__Text under study__:
--------

• Facebook

    500 K / likes

  • Twitter

    1 M / followers

Hackers Stole My Instagram Username and Facebook Doesn’t Care


On July 20th, my username got stolen from me on Instagram. Since then, I exchanged a number of emails with Facebook Advertiser Support, talking to a real person, but that has lead nowhere so far.

Here’s the long story:

I’m one of the old users on Instagram. When I was creating an account in 2010 I managed to score a 3 character username, @mxl, to match my online nickname at that time, and I used that username ever since.

I received requests from random people from time to time over the years requesting my username — requests that I declined. Last year, I started to receive regular password reset emails, sometimes several of them in a single day. I enabled two-factor authentication and changed my password.

Two-factor didn’t work for me in the long run as it ended up being inconvenient when you have multiple devices and Instagram accounts for different businesses — especially when you travel and your main phone does not have reception in the country you are in. Also, you can only two-factor auth on one account per phone number.

Emails kept coming over 2017 and 2018. I kind of got used to receiving them. Sometimes Instagram would offer an option of only allowing password reset emails from devices I logged in from before, which I used a couple of times. But this limitation only lasts for about a month.

On July 20th, 2018, the hackers finally succeeded.

I found out about it about an hour later when I wanted to check something on my phone and found myself logged out from Instagram. My password didn’t work. I opened Instagram from my laptop to see what was going on and saw this:

I was scared that my whole account had just been wiped out.

It was as if the hackers just knew my password, logged in from a new location, changed my username few times, and took over my original username. There was no hack of my email, as Gmail usually notifies me every time there was a login from new locations or devices.

I managed to find a chain on emails in my spam folder notifying me about username change. There was about 4 of them, but this was the first one:

Clicking on the “revert this change” link didn’t work, it just reverted me back to the one above, since the @mxl username was taken by this time.

What was more annoying is that the hacker also went to tease me in comments under my photos and his account stories bragging about the hack. At least I knew who was responsible.

I was angry, but I thought no big deal — I’ll just get in touch with support and get my username back.

How naive…

The first problem is that, as most of you probably know, it is very hard to find any help or real human contact for services like Facebook, Instagram, or YouTube. All you’ll find are FAQs and automated replies, which don’t really work well for these cases.

There is a guide online on how to get help within Instagram. You request support and Instagram sends you an email with a code to confirm your identity. Then you wait… and then they tell you they are not dealing with this kind of issue at all.

--------

__Exercises to complete__:
1) Rewrite the post about the stolen Instagram username between "I was scared" and "my username back.", inclusive, changing "spam folder" to "inbox".
2) In the post about the stolen Instagram username, what three-character username did the writer secure when creating the account in 2010?
The data that follows comes from a separate source and is unrelated to the post about the stolen Instagram username.

__Dataset section__:
--------

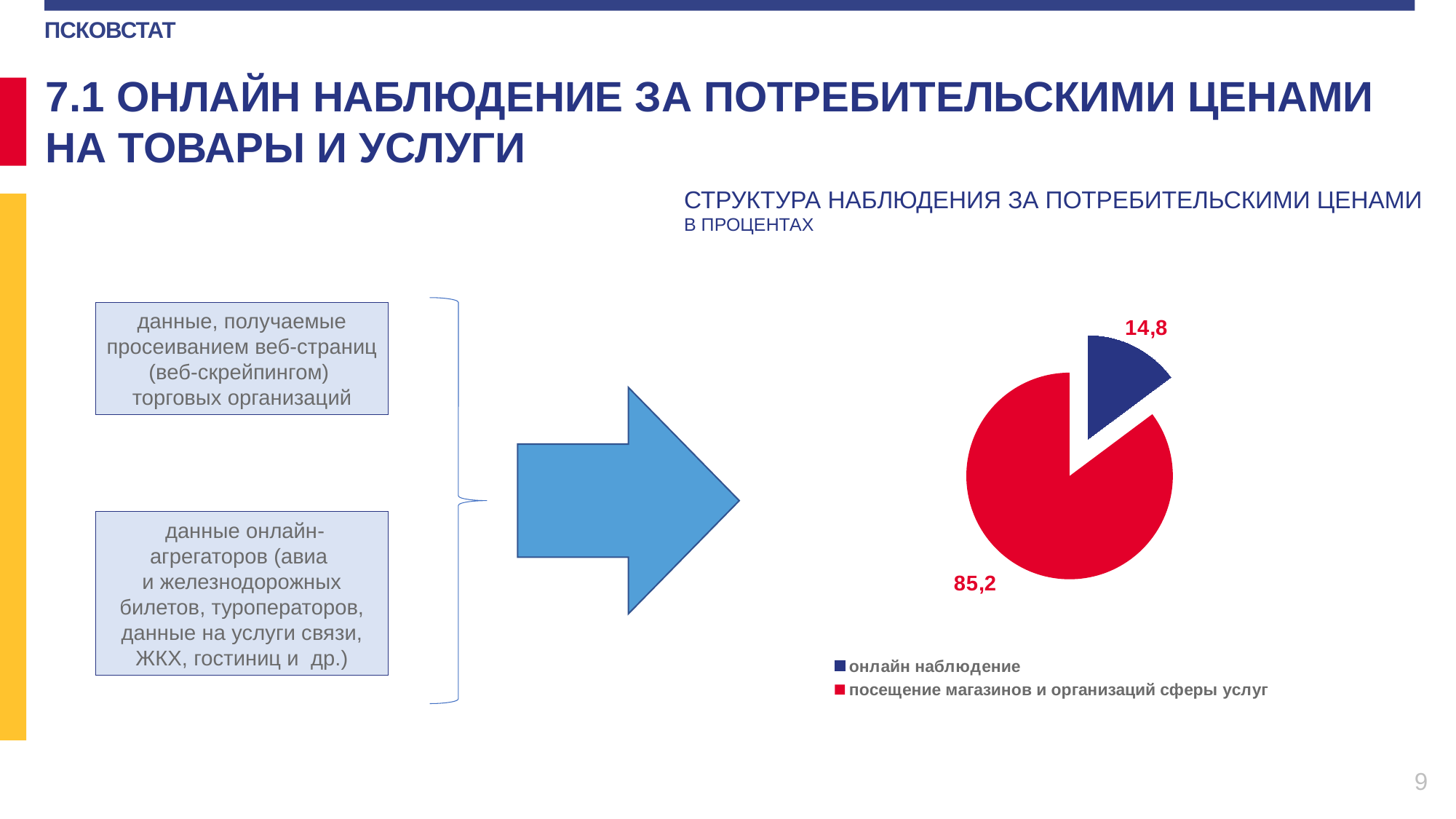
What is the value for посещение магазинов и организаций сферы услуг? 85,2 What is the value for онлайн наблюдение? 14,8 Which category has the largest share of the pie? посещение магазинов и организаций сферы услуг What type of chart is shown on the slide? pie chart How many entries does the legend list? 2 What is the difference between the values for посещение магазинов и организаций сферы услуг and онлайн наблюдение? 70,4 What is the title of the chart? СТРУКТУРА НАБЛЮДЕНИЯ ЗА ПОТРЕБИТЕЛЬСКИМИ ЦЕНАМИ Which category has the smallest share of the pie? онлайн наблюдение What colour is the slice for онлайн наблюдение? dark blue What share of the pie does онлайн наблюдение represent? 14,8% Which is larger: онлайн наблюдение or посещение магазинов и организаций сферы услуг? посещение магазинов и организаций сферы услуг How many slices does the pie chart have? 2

--------

__Results__:
1)
I was scared that my whole account had just been wiped out.

It was as if the hackers just knew my password, logged in from a new location, changed my username few times, and took over my original username. There was no hack of my email, as Gmail usually notifies me every time there was a login from new locations or devices.

I managed to find a chain on emails in my inbox notifying me about username change. There was about 4 of them, but this was the first one:

Clicking on the “revert this change” link didn’t work, it just reverted me back to the one above, since the @mxl username was taken by this time.

What was more annoying is that the hacker also went to tease me in comments under my photos and his account stories bragging about the hack. At least I knew who was responsible.

I was angry, but I thought no big deal — I’ll just get in touch with support and get my username back.

2) @mxl